1968 Lotus 56 Indy 500 Turbine

   In 1967 the STP-Paxton Turbine powered car ("Silent Sam") almost won the Indy 500 and Colin Chapman took note. The Lotus 38 had had it s day, successful as it had been it was time for something new. He came up with new ideas for an entirely new and more advanced design. For all Chapman's ideas it was Maurice Philippe who actually designed the Lotus 56 for the 1968 Indianapolis 500.

   USAC had also noted the apparent ease with which the STP-Paxton turbine had lead the 1967 race and decided to change some of the rules to keep the racing even. Chief amongst them being to drastically reduce the air intake size in order to restrict power.

   The Lotus 56 made up for this power reduction by having a sophisticated suspension layout and being light in weight. Advanced aerodynamics were pressed into service and a Ferguson 4wd traction system was employed to help with cornering grip and speed.

   Having lost the services of both Jim Clark and Mike Spence in tragic accidents (Clark in an F2 race at Hockenheimring and Spence while testing the 56 at Indianapolis), Lotus only had Graham Hill of their regular driver line up left. To back him up they drafted in Joe Leonard, a former multiple winner of the A.M.A Grand National Championship motorcycle series, and Art Pollard. Both reasonably experienced Indy drivers at this point in their careers.

   In qualifying Graham Hill, the 1966 champion, went first and immediately set a new qualifying record. Later, his STP Lotus teammate Joe Leonard grabbed the pole position with a speed of 171.559mph (276.097km/h). Still, first and second on the grid was a good start.

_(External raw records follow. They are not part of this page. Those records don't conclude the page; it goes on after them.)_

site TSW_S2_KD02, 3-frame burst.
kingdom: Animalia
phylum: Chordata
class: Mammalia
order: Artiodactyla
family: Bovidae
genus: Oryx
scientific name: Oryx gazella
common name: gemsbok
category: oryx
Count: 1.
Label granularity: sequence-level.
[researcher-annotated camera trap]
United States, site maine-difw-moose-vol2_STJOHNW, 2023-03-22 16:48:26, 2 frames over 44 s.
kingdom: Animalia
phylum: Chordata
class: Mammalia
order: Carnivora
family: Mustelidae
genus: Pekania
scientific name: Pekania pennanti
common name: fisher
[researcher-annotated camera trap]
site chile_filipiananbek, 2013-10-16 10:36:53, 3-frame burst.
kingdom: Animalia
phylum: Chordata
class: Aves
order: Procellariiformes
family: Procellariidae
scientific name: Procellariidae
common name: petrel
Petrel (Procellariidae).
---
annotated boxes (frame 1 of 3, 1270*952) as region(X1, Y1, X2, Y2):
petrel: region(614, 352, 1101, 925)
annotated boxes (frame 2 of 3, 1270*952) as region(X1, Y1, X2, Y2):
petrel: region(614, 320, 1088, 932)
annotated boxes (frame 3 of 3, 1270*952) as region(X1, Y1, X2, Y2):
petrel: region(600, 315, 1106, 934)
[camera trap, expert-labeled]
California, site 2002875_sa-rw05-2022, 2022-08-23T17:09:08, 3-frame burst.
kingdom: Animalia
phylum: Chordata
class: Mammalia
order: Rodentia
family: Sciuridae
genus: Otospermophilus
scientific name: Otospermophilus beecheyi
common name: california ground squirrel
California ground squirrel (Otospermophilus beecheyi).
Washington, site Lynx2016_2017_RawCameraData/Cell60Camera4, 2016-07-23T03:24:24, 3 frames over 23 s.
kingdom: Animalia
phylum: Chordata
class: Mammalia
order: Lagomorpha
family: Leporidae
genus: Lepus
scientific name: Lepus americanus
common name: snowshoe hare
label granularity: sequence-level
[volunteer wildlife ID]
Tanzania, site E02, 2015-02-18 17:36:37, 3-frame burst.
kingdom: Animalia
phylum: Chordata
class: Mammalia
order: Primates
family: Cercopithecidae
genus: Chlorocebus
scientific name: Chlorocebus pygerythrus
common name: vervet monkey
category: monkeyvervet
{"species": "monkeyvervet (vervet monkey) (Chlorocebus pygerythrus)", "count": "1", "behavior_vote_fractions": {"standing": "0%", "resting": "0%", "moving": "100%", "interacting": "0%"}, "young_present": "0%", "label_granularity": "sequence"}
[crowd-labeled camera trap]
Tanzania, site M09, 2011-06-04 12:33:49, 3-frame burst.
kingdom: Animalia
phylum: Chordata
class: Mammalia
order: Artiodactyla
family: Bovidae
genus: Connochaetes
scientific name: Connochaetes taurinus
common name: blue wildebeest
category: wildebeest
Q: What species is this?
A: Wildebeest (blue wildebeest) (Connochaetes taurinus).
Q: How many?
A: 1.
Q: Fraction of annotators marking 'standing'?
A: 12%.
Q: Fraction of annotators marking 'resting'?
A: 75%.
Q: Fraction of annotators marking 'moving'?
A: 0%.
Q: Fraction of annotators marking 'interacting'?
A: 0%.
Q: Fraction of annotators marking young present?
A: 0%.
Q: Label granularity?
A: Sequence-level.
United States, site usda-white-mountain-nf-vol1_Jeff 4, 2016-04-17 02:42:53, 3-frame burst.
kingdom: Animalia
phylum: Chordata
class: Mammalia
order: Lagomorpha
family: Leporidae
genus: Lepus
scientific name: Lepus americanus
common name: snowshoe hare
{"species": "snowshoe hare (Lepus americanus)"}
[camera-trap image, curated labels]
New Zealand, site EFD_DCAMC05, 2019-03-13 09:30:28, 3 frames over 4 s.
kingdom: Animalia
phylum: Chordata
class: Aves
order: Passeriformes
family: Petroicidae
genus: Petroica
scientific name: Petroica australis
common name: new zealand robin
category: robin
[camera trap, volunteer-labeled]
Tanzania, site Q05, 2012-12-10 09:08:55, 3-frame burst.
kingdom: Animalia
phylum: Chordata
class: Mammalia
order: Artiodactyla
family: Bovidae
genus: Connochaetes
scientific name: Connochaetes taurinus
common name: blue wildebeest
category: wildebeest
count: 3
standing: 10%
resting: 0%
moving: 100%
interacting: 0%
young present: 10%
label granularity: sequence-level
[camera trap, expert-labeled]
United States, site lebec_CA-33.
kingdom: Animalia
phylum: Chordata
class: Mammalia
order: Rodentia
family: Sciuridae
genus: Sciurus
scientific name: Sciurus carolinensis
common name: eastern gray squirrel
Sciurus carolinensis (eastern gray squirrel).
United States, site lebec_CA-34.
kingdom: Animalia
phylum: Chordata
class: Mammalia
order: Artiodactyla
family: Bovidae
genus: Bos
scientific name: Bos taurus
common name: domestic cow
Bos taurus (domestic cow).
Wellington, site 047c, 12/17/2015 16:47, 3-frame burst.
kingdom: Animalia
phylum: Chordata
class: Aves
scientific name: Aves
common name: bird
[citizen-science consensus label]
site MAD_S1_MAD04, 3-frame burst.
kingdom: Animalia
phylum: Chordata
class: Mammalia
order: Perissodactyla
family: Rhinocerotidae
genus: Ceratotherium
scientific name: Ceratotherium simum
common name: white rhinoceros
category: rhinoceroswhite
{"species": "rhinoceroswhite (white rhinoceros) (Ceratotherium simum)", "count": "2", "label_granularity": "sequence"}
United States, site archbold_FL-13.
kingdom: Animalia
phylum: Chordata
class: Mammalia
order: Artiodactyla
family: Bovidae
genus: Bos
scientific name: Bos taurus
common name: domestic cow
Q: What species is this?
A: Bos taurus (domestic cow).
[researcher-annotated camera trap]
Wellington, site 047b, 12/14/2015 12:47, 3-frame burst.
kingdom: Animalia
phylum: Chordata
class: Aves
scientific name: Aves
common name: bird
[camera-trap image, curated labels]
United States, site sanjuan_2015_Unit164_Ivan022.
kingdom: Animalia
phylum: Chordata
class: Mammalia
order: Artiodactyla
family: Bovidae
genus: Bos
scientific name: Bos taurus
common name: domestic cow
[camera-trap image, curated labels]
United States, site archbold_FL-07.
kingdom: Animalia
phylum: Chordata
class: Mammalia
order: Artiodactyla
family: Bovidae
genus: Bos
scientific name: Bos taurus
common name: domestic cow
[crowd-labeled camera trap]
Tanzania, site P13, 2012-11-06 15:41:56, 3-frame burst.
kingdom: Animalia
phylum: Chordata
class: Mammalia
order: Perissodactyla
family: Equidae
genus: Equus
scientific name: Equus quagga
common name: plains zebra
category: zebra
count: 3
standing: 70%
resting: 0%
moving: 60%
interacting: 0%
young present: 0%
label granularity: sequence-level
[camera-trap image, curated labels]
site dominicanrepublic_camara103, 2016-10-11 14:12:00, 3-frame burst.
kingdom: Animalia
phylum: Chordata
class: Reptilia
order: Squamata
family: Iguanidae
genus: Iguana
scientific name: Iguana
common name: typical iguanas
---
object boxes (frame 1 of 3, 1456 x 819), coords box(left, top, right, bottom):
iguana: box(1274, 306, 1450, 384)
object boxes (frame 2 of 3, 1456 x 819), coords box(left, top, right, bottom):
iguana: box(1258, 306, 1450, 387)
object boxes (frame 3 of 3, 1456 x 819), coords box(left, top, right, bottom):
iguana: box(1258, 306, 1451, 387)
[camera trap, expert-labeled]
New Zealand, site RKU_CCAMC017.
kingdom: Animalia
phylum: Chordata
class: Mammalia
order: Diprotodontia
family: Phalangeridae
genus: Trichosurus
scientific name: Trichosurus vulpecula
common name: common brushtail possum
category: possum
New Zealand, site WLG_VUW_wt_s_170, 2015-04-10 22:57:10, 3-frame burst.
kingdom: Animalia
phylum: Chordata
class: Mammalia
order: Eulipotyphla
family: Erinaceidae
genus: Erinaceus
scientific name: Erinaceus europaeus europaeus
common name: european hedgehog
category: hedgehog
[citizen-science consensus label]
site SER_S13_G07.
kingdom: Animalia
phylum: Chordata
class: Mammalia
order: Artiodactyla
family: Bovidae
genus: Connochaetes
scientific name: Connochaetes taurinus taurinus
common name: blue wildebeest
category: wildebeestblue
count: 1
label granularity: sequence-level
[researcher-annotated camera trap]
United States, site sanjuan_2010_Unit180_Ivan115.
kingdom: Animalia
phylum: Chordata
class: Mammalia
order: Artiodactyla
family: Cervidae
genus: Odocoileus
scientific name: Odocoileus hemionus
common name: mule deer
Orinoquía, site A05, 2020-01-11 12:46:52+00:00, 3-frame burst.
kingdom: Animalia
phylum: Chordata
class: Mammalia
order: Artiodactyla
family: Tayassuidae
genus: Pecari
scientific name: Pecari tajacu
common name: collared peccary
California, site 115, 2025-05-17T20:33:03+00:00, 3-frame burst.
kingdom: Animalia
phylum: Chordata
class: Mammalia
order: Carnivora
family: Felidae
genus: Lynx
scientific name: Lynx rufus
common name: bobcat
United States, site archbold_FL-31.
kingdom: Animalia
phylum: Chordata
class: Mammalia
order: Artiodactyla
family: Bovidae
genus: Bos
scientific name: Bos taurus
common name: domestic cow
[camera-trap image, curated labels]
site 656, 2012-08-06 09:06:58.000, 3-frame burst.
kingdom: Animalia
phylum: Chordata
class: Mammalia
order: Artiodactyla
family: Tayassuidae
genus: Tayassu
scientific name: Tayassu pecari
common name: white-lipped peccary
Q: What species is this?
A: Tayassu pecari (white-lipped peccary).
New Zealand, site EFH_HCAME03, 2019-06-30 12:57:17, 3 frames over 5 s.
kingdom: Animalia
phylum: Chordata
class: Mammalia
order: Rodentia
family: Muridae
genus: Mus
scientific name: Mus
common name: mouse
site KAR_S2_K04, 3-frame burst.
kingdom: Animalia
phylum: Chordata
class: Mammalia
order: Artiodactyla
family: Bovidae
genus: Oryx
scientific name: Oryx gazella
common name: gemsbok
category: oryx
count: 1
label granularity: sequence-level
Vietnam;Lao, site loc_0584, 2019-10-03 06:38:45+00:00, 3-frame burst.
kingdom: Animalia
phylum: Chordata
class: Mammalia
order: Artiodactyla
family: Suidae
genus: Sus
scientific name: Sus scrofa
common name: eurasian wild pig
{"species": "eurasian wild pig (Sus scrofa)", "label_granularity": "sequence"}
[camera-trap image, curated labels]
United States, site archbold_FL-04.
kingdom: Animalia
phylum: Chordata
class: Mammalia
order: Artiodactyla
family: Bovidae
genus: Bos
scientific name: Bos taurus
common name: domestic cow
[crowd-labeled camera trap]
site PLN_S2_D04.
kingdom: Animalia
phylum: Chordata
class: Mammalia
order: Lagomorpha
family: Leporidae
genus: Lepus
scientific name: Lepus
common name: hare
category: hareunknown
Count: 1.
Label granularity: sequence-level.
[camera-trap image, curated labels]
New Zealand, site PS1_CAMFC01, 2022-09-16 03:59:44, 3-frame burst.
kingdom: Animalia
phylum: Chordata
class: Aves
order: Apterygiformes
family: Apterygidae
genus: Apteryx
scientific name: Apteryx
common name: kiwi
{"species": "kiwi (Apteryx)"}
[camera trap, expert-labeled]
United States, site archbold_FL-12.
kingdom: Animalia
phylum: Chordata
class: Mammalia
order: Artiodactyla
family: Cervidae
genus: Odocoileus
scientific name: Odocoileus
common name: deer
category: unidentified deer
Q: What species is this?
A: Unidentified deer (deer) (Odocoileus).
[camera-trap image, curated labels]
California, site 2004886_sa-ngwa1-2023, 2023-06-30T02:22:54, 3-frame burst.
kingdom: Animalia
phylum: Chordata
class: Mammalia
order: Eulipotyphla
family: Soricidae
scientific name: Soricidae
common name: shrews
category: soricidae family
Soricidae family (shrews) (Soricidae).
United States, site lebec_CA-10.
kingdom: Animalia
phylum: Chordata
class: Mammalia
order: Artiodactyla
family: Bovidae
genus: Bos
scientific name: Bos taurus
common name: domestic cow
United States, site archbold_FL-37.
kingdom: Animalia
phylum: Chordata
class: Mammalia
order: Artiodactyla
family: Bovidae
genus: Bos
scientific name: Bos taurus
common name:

   In the race the turbine cars were relatively evenly matched with the top contenders, mostly because of the aerodynamics and the 4wd chassis design. At the start Leonard took off in the lead followed by Bobby Unser and Roger McCluskey who had moved up to third by the end of lap 1. Lap 41 saw the first caution flag when Al Unser lost a wheel and hit the wall at turn one. At around the 200 mile mark A.J.Foyt blew his engine and his hopes for a fourth Indy title went up in smoke. One champion was followed out by another as on lap 110 Graham Hill lost a wheel and turned into the wall at turn two, bringing out the second caution. After several more incidents and retirements the last round of pitstops came up. Bobby Unser lost time with his car being stuck in gear so he struggled to get going again. This let both Leonard and Lloyd Ruby pass him. Things are looking good for Team lotus. Then with 16 laps to go Carl Williams hit the wall on the backstretch bringing out the final caution flag. At the restart both the remaining STP-Lotus 56 cars lurched forward then ground to a halt with the same problem, broken fuel pump drive shafts.

1/25th scale kit.
Built by John Lewis.

   MPC first released this kit in 1968 almost as soon as the car had turned so many heads at that years Indy 500. It was then listed as kit # 800-150, and it proved very popular. Those who missed out on buying one of these kits had to wait until 1995 for MPC to do a re-release of the kit, # 6025, unchanged from the original apart from the box. Decals in both cases being for the Graham Hill car and ignoring Joe Leonard completely.

   In 2003 AMT/ERTL released the same kit but with different decals. Kit # 31919 is of a white turbine with race number 50 on the sides. The box has “Buyers Choice” logos and the same script in French too suggesting this was a release made in response to pressure from the buying public.

   One thing is certain, the kit remains very desirable for the Indy racing version and for conversion to the Lotus 56B F1 car.

   This model was built in the 1990s straight from the box by the late John Lewis. John was the leader of the IPMS(UK) Car and Motorcycle Special Interest Group for many years and a fantastic model maker. An inspiration to many modellers his enthusiasm was matched only by the humble way he approached his peers.